[Page-level text extractions]
'''

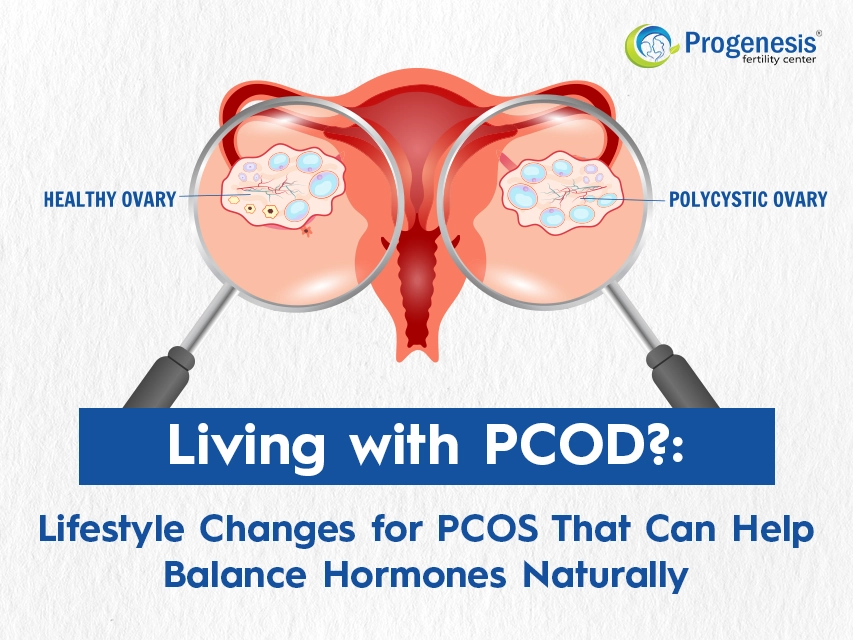 Progenesis®
fertility center

HEALTHY OVARY

POLYCYSTIC OVARY

Living with PCOD?:

Lifestyle Changes for PCOS That Can Help Balance Hormones Naturally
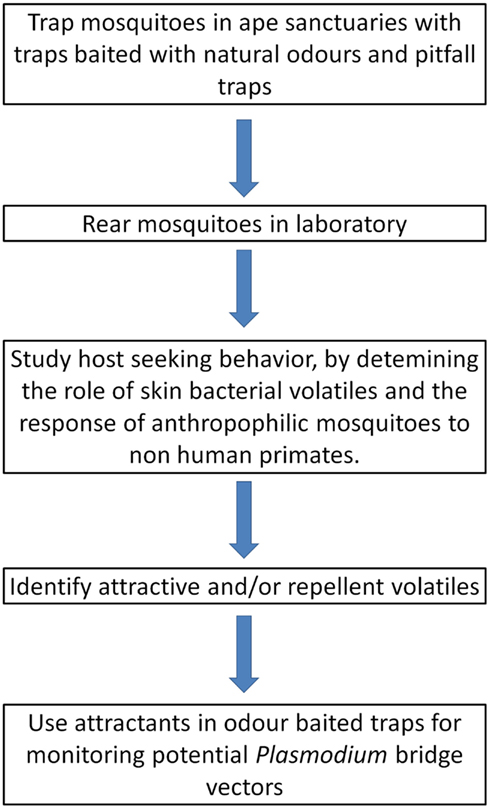 Trap mosquitoes in ape sanctuaries with traps baited with natural odours and pitfall traps

Rear mosquitoes in laboratory

Study host seeking behavior, by detemining the role of skin bacterial volatiles and the response of anthropophilic mosquitoes to non human primates.

Identify attractive and/or repellent volatiles

Use attractants in odour baited traps for monitoring potential Plasmodium bridge vectors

'''

Exercise instructions:
Only lines of the data holding the word "volatiles" go in the answer. Please copy each of them.

Task answer:
Study host seeking behavior, by detemining the role of skin bacterial volatiles and the response of anthropophilic mosquitoes to non human primates.
Identify attractive and/or repellent volatiles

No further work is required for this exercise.